● **Supplied text**
——

Windows Performance Monitor Performance Counters

Processor and Processor Information
The Processor performance object consists of counters that measure aspects of processor activity. The processor is the part of the computer that performs arithmetic and logical computations, initiates operations on peripherals, and runs the threads of processes.  A computer can have multiple processors.  The processor object represents each processor as an instance of the object.

The Processor Information performance counter set consists of counters that measure aspects of processor activity. The processor is the part of the computer that performs arithmetic and logical computations, initiates operations on peripherals, and runs the threads of processes. A computer can have multiple processors. On some computers, processors are organized in NUMA nodes that share hardware resources such as physical memory. The Processor Information counter set represents each processor as a pair of numbers, where the first number is the NUMA node number and the second number is the zero-based index of the processor within that NUMA node. If the computer does not use NUMA nodes, the first number is zero.

§   Processor\% User Time is the percentage of elapsed time the processor spends in the user mode. User mode is a restricted processing mode designed for applications, environment subsystems, and integral subsystems.  The alternative, privileged mode, is designed for operating system components and allows direct access to hardware and all memory.  The operating system switches application threads to privileged mode to access operating system services. This counter displays the average busy time as a percentage of the sample time.

——

Extracted data entries
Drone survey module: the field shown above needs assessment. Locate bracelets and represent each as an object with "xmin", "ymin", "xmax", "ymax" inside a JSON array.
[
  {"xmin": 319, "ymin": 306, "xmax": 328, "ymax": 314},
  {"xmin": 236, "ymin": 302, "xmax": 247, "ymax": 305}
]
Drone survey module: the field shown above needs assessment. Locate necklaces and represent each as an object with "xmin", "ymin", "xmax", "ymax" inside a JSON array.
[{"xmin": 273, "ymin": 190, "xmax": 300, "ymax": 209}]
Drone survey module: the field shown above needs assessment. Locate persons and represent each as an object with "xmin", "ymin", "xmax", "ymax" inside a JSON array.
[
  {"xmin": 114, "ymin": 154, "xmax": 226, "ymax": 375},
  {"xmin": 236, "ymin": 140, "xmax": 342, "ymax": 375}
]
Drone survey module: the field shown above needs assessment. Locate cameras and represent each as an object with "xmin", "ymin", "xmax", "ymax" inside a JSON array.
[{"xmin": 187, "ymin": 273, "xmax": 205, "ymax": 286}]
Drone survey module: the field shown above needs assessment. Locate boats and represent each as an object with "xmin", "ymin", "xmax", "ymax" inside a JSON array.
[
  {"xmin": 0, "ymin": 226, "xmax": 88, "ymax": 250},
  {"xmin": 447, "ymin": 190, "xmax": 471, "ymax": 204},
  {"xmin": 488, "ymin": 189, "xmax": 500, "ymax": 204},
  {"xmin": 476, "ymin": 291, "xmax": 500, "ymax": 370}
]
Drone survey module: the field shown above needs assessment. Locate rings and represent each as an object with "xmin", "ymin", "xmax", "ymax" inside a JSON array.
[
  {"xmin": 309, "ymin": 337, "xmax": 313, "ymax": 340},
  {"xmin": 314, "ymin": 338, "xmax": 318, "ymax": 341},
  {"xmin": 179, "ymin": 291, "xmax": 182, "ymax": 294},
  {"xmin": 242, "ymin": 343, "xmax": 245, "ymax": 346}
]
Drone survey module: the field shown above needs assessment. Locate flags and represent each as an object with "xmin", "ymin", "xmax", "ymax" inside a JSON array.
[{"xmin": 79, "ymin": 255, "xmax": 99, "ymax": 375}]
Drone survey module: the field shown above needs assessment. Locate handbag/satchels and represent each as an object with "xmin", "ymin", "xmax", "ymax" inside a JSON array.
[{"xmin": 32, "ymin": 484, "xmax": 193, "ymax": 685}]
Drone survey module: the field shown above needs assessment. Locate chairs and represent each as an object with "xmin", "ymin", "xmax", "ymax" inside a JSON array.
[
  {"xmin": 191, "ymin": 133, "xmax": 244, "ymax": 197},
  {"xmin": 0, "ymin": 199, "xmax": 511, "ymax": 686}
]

——

● **Short task 1**
Return the passage of the Performance Monitor counters text between "The Processor Information performance" and "number is zero.", inclusive, word for word.
● **Short task 2**
Please state what the first number in each processor's pair denotes in the Processor Information counter set, according to the Performance Monitor counters text.

● **Expected output 1**
The Processor Information performance counter set consists of counters that measure aspects of processor activity. The processor is the part of the computer that performs arithmetic and logical computations, initiates operations on peripherals, and runs the threads of processes. A computer can have multiple processors. On some computers, processors are organized in NUMA nodes that share hardware resources such as physical memory. The Processor Information counter set represents each processor as a pair of numbers, where the first number is the NUMA node number and the second number is the zero-based index of the processor within that NUMA node. If the computer does not use NUMA nodes, the first number is zero.

● **Expected output 2**
The NUMA node number.